==== MATERIAL SHOWN ====

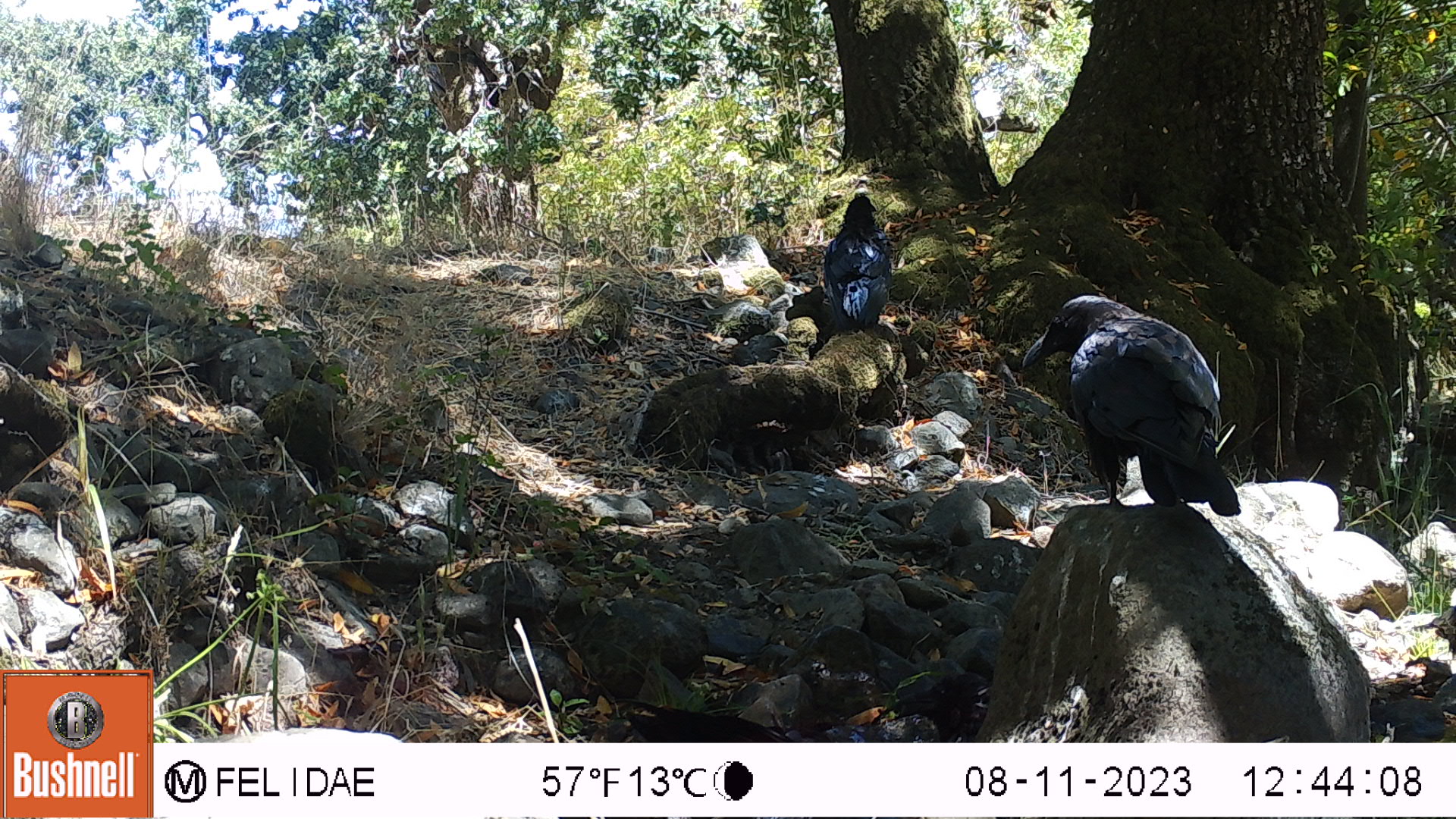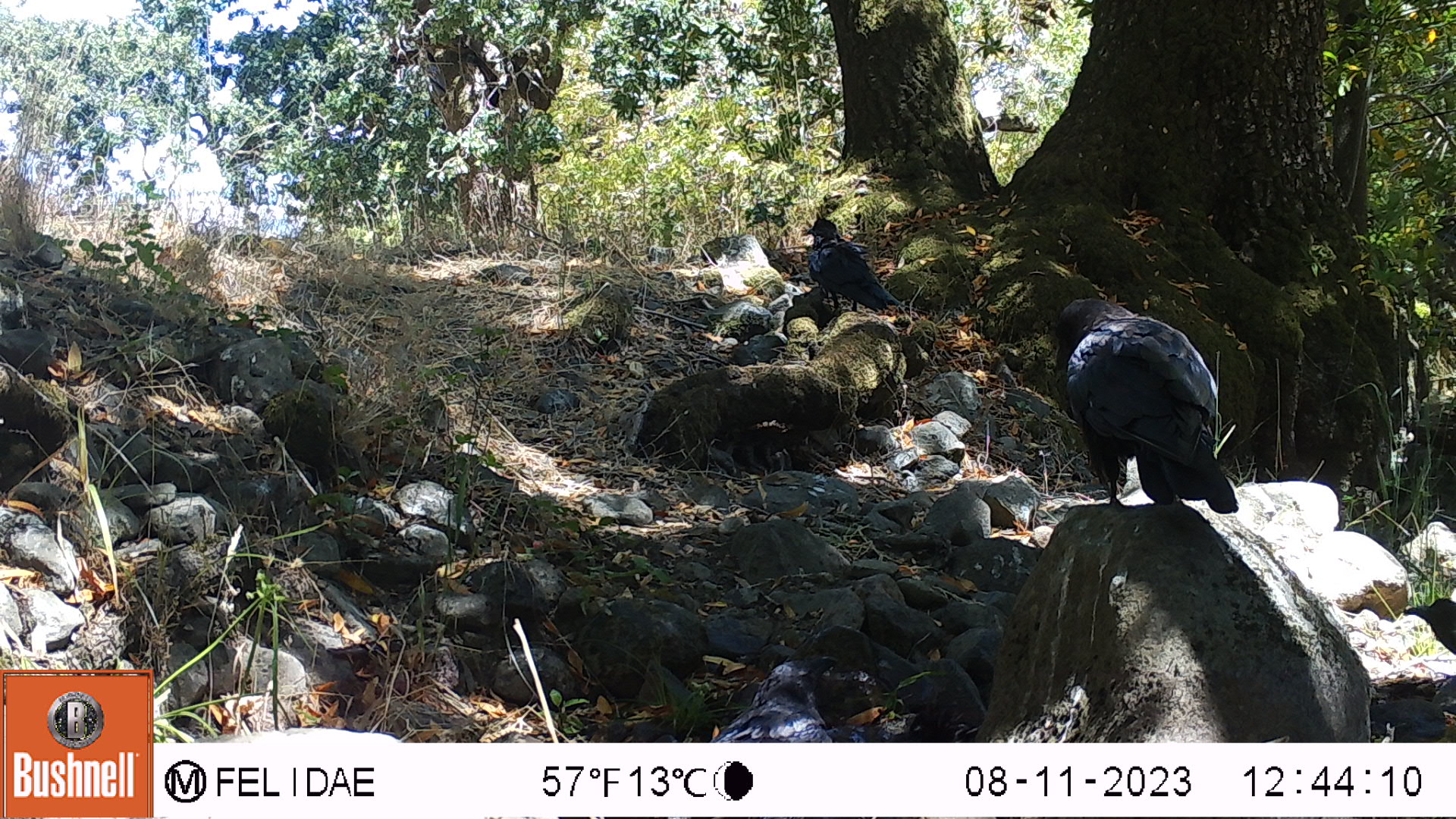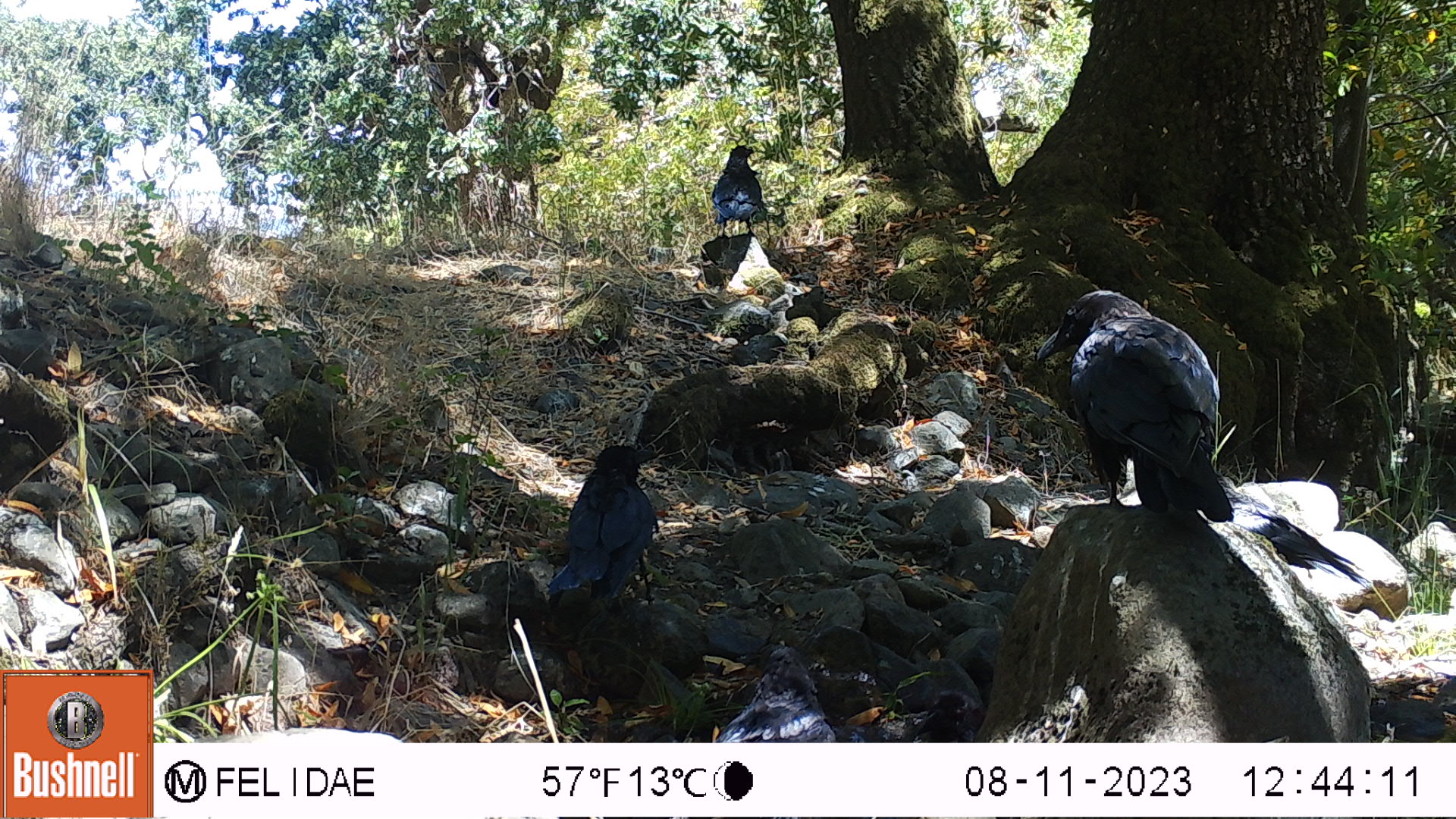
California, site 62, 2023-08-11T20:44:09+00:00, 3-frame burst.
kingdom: Animalia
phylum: Chordata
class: Aves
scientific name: Aves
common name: bird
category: unknown bird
Unknown bird (bird) (Aves).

====

Could the material above be written out again word for word, with the pictures dropped?

SOLUTION TO THIS EXERCISE:
California, site 62, 2023-08-11T20:44:09+00:00, 3-frame burst.
kingdom: Animalia
phylum: Chordata
class: Aves
scientific name: Aves
common name: bird
category: unknown bird
Unknown bird (bird) (Aves).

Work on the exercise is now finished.